Location
- 8575 W Trepania Rd, Hayward, WI 54843 Hayward, Wisconsin United States 45°56′38″N 91°21′25″W﻿ / ﻿45.944°N 91.357°W

Information
- Type: Indigenous nonprofit organization
- Established: 2001
- Principal: Lisa LaRonge
- Grades: K–8
- Enrollment: 415 (2023-24)

= Waadookodaading =

Waadookodaading Ojibwe Language Institute (Waadookodaading) is an Ojibwe-language immersion school located on the Lac Courte Oreilles Ojibwe Reservation in Hayward, Wisconsin.

== History ==

The immersion program was started during the 2000–2001 academic school year by the Lac Courte Oreilles Band of Lake Superior Chippewa Indians.

== Mission ==
The school was primarily conceived to preserve the Ojibwe (Anishinaabe)-language in Wisconsin, where only a few dozen elderly native speakers were estimated to remain in 2019. The name of the school roughly translates to “helping one another.”

== Facility ==
Waadookodaading is physically connected to the English-language Lac Courte Oreilles Ojibwe School, but functions autonomously.

== Academics ==

In addition to state and federally-mandated academic requirements, Waadookodaading provides cultural activities such as harvesting wild rice and syrup, as well as snowshoeing. The school currently offers kindergarten through eighth grade education.

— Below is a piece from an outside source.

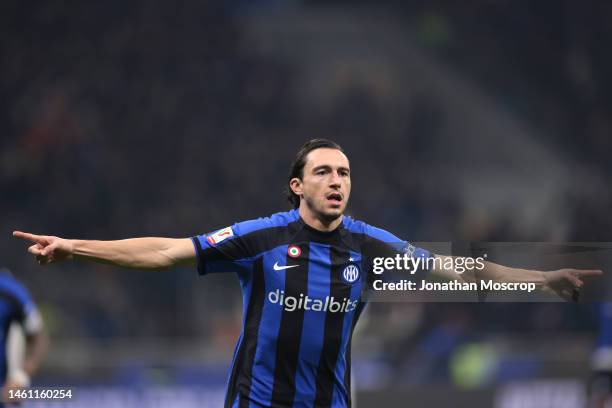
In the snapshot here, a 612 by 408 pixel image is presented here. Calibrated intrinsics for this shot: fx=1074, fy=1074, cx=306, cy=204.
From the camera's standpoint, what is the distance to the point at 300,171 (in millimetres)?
4672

== Organization and funding ==
Waadookodaading is an independent charter institution. In 2024, it received $5 million in federal funding aimed at expanding its operations to K-12. The Administration for Native Americans also granted the school $300,000 in 2024. In December 2024, the school announced that it received a $1.5 million donation from philanthropist MacKenzie Scott.